Though not the first "no body" murder conviction in Canada, Robert William Pickton is Canada's most noted investigation of this sort, and shared the pig farm
commonality with Onufrejczyk.
Police found DNA evidence of 26 missing women on his Lower Mainland property, plus his confession suggesting 49 killings.
Crown focused on the six victims with the strongest likelihood of conviction and in 2007, despite lack of a body, he was found guilty on all six: Sereena Abotsway, Marnie Frey, Andrea Joesbury, Georgina Papin, Mona Wilson and Brenda Wolfe.
There's still reason for the judicial system to be wary, however.
Many wrongful convictions for serious crimes have tainted Canadian court history, and modern Australia also provided a cautionary tale about the need for judicial strictness of evidence in "no body" cases in particular.
In 2003, Queensland authorities were in the middle of prosecuting serial rapist and killer Leonard John Fraser.
One of his victims was supposedly missing teenager
Natasha Ryan.
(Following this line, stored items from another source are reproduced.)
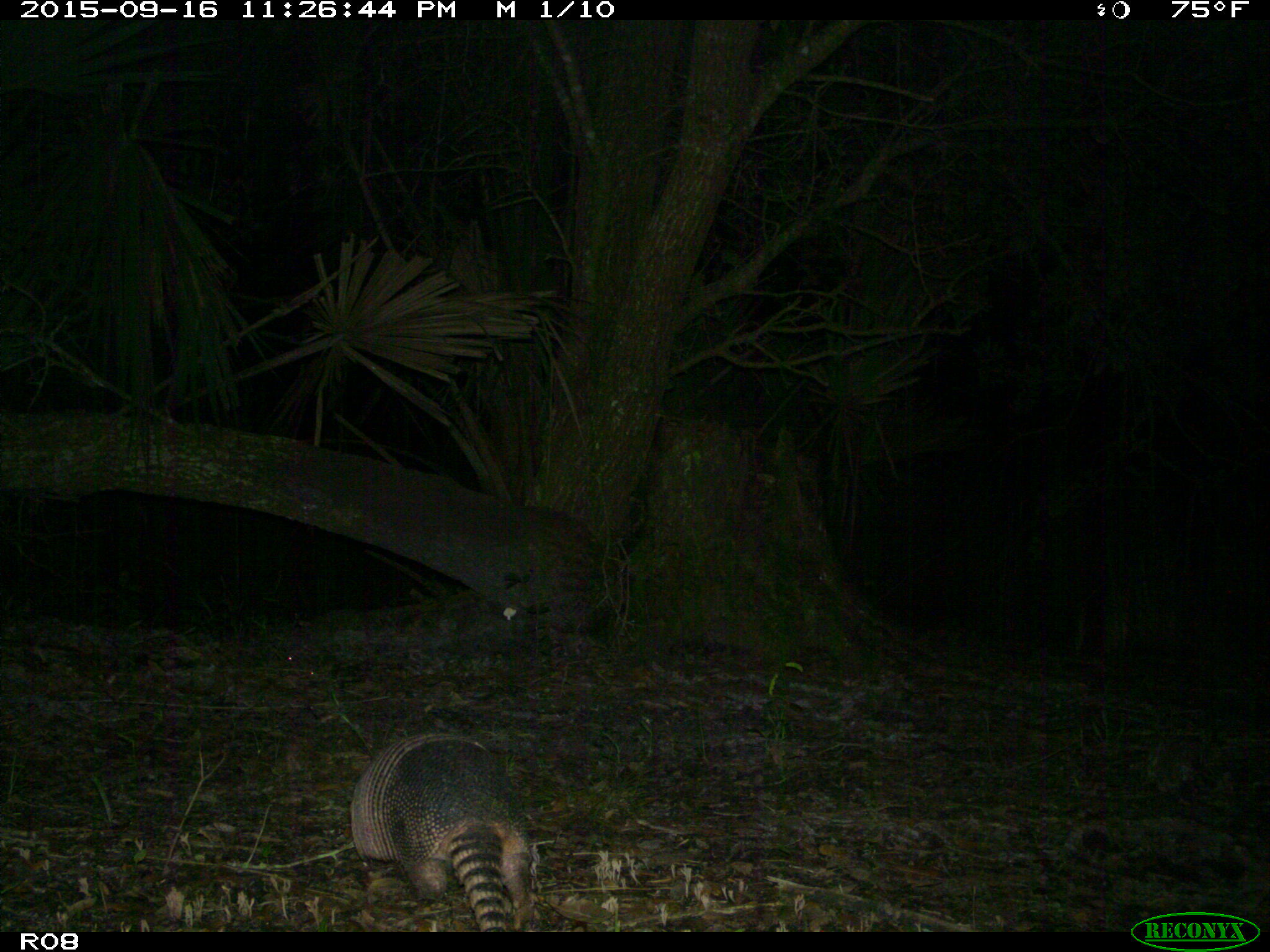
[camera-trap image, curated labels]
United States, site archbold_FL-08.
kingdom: Animalia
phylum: Chordata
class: Mammalia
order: Cingulata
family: Dasypodidae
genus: Dasypus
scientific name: Dasypus novemcinctus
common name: nine-banded armadillo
Dasypus novemcinctus (nine-banded armadillo).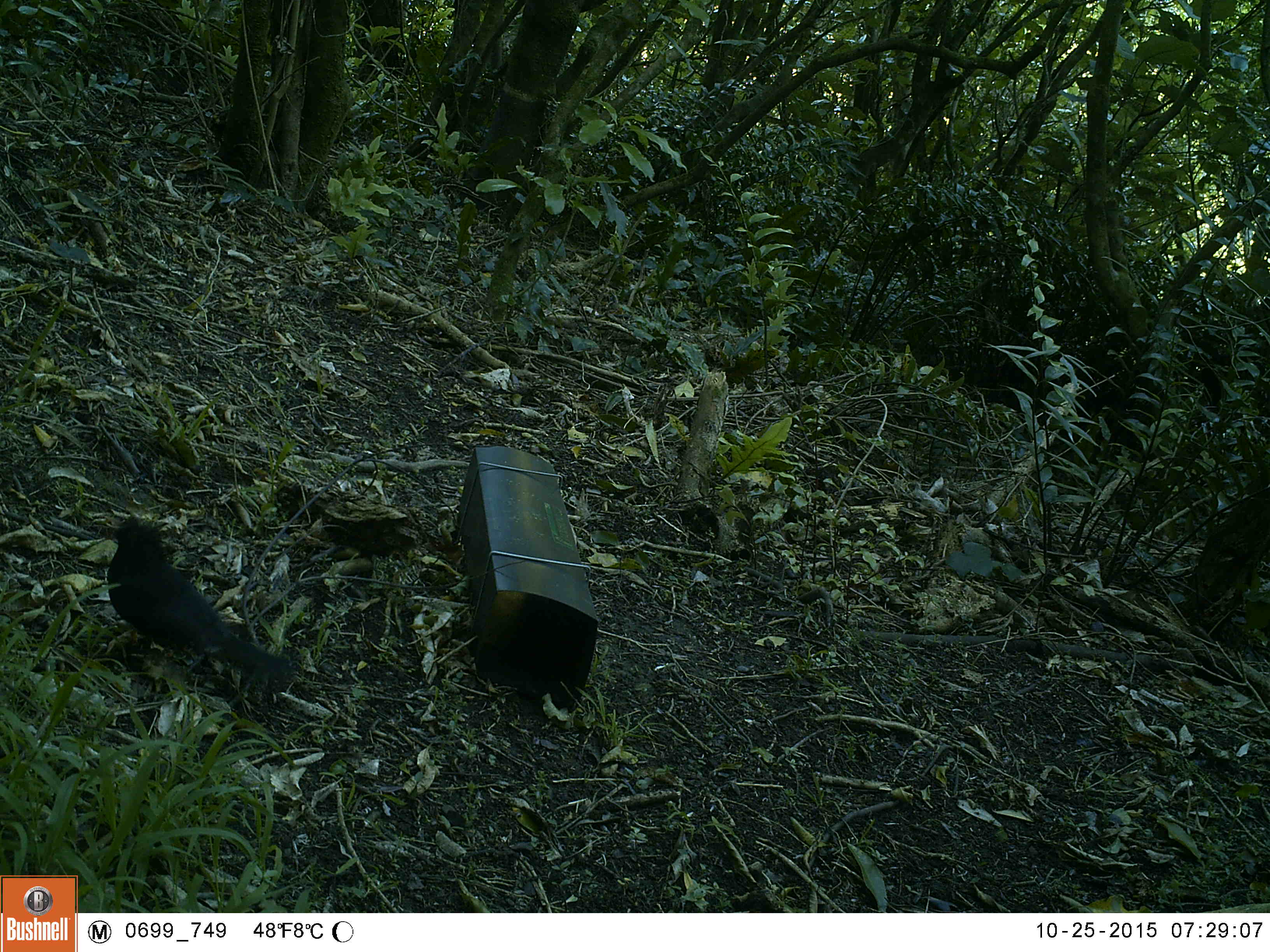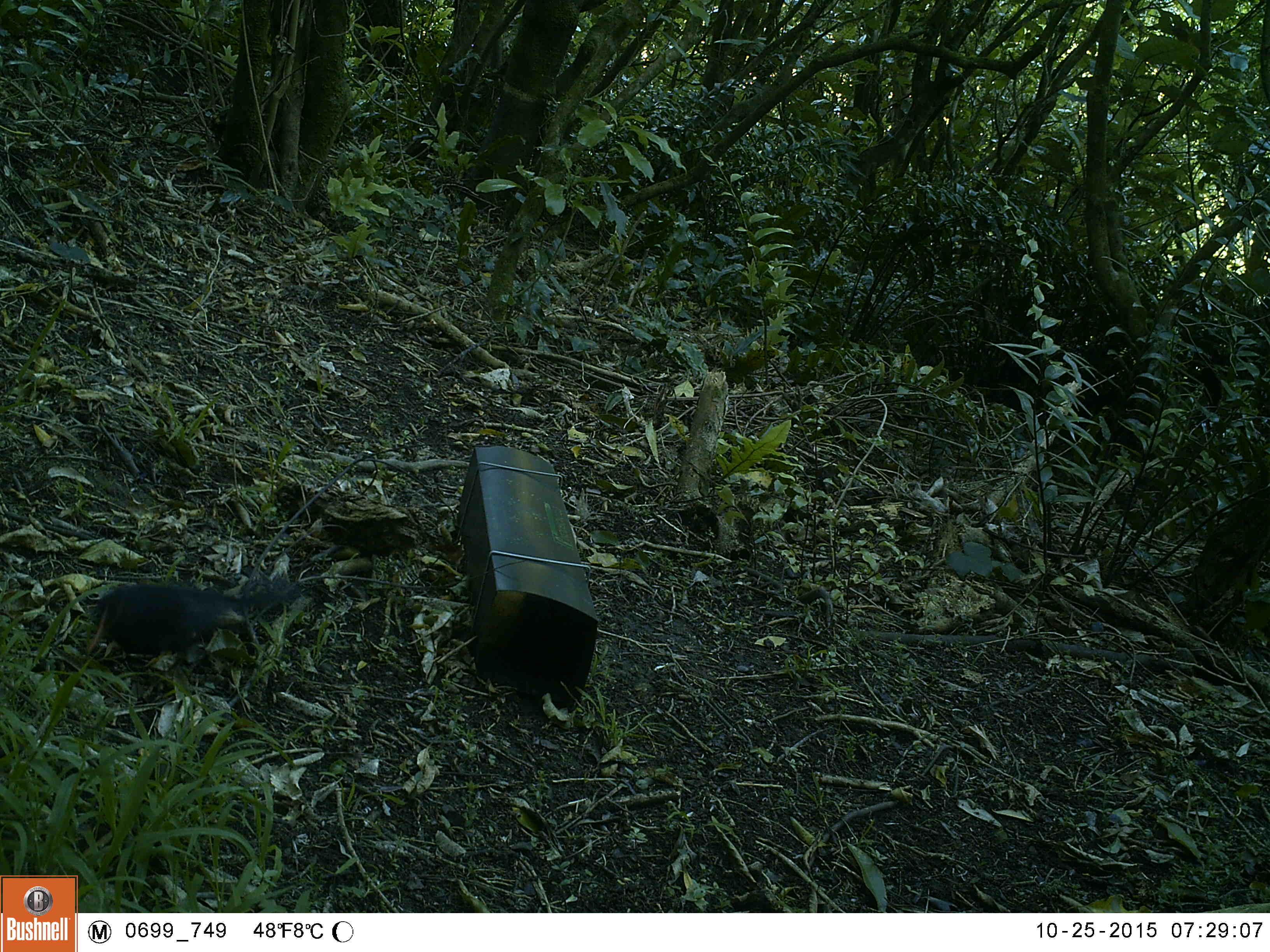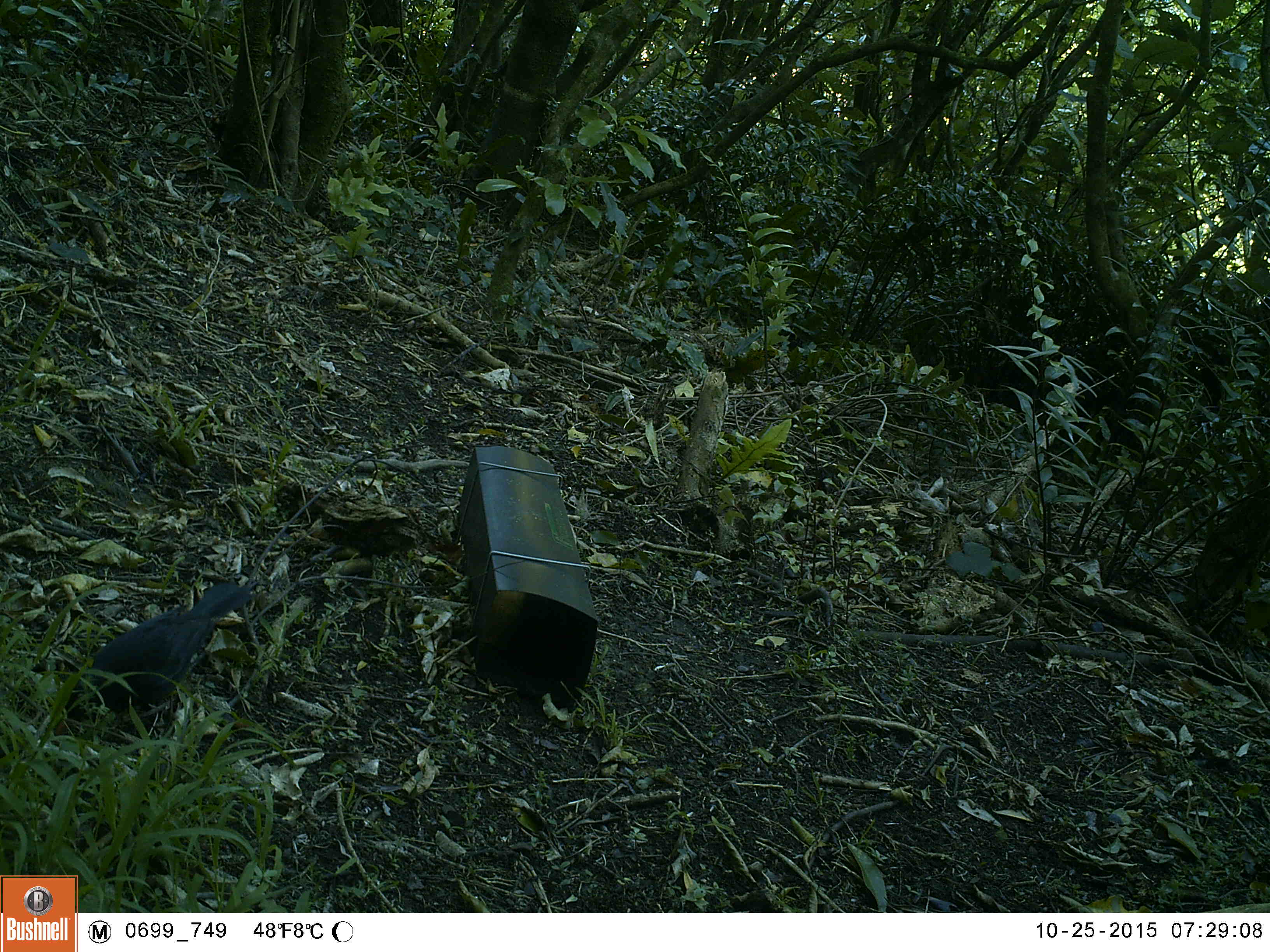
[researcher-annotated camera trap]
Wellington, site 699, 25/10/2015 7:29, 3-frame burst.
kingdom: Animalia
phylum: Chordata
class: Aves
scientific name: Aves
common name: bird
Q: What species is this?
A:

He even confessed to her murder.
Yet she was discovered alive and well during the trial.
It was soon revealed that she had been five years in hiding from a home life she wished to avoid (her boyfriend was eventually jailed for a year for perjuring himself in her 1998 disappearance).
Fraser's confession was attributed to padding his credibility for the purpose of making incarceration deals with authorities. The other charges stuck and in 2007 he died in jail.